**Trecho selecionado**
#####

E eis do que se trata todo o meu sannyas. Vocês podem ter o bolo e comê-lo também - isso é inteligência. Seja alerta, consciente, inteligente. Veja o ritmo, e mova-se com o ritmo sem nenhuma escolha. Permaneça consciente sem escolha. Veja os dois extremos.

Na superfície, eles parecem opostos, contraditórios, mas não são. Lá no fundo, existe uma complementaridade. É o mesmo pêndulo que vai para a esquerda e para a direita. Não tente fixá-lo na esquerda ou na direita: se você fixá-lo, você terá destruído o relógio todo. E é isso o que tem sido feito até agora.

Aceite a via em todas as suas dimensões.

Eu compreendo o seu problema - o problema é simples, bem conhecido. O problema é este: quando você começa a se relacionar, você não sabe como ficar sozinho. Isso mostra simplesmente falta de inteligência. Não é que o relacionamento seja errado - isso mostra simplesmente que você ainda não é suficientemente inteligente.

Assim, o relacionamento se torna demasiado e você não encontra espaço para ficar sozinho, e você se sente exaurido e cansado. Então, um dia, você decide que relacionamento é ruim, que não tem sentido: "Quero me tornar um monge. Irei para uma gruta nos Himalaias e viverei lá sozinho.".

E você terá grandes sonhos de ficar sozinho. Como isso será bom! - ninguém abusando da sua liberdade, ninguém tentando manipulá-lo; você, absolutamente, não terá de pensar no outro.

#####

**Extrato de dados**
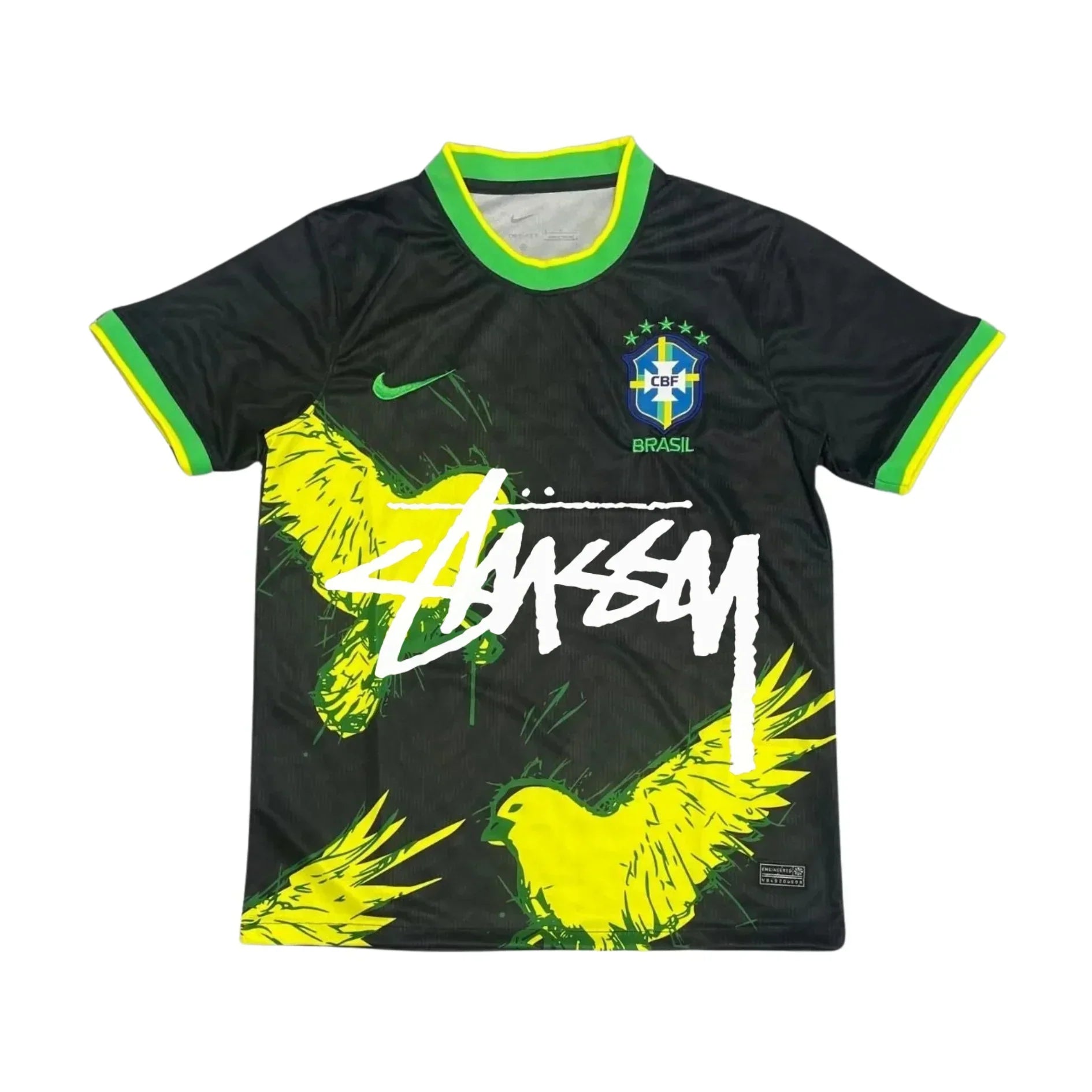 2025/26 Stussy x Brazil Bird Shirt - Black Edition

#####

**Ordem de serviço**
Prossiga com o trecho sobre relacionamento e solidão, dando-lhe continuidade a partir da última frase apresentada.

**Espaço para resposta**
Jean-Paul Sartre diz: "O inferno é o outro.". Isso simplesmente mostra que ele não foi capaz de compreender a complementariedade do amor e da meditação - o outro é o inferno. Sim, o outro se torna inferno se você não souber como ficar sozinho às vezes, no meio de todas as espécies de relacionamentos. Isso é tedioso, cansativo, exaustivo, enfadonho.

O outro perde toda a beleza, porque o outro se tornou conhecido. Você está bem familiarizado: agora, não há mais nenhuma surpresa. Você conheceu o território perfeitamente bem; você já viajou por todo o território por tanto tempo, que não há mais nenhuma surpresa. Você está simplesmente de saco cheio da coisa toda.

Mas você se tornou apegado, e o outro se tornou apegado a você. O outro também está infeliz, porque você é o inferno dele ou dela, bem como ele ou ela é o seu inferno. Ambos estão criando inferno um para o outro, e ambos estão apegados um ao outro, com medo de perder, porque... qualquer coisa é melhor do que nada.

Pelo menos, existe algo no qual se segurar, e a pessoa pode ainda ter a esperança de que amanhã as coisas serão melhores. Hoje elas não são melhores, mas amanhã as coisas serão melhores. A pessoa ainda espera e continua esperando. A pessoa vive em desespero e continua esperando.

Então, mais cedo ou mais tarde, a pessoa começa a sentir que seria melhor ficar sozinho. Mas, se você entrar na solitude, por alguns dias ela será tremendamente bela, como é belo com o outro - por alguns dias.

Assim como há uma lua-de-mel no relacionamento, há uma lua-de-mel na meditação também. Por alguns dias, você se sente tão livre - simplesmente ser você mesmo, ninguém lá para exigir nada de você. Se você quer levantar cedo de manhã, você se levanta; se você não quiser levantar cedo de manhã, você pode continuar dormindo. Se você quer fazer algo, tudo bem; se você não quer fazer nada, não há ninguém...

Por alguns dias, você se sentirá tão tremendamente feliz! - mas somente por alguns dias. Logo, logo, você ficará cansado disso. Você estará transbordando, e ninguém para receber seu amor. Você estará maduro, e a energia precisa ser compartilhada.

Você se tornará pesado, se tornará sobrecarregado com sua própria energia. Você gostaria de ter alguém para dar as boas vindas à sua energia, para receber a sua energia. Você gostaria de ser descarregado.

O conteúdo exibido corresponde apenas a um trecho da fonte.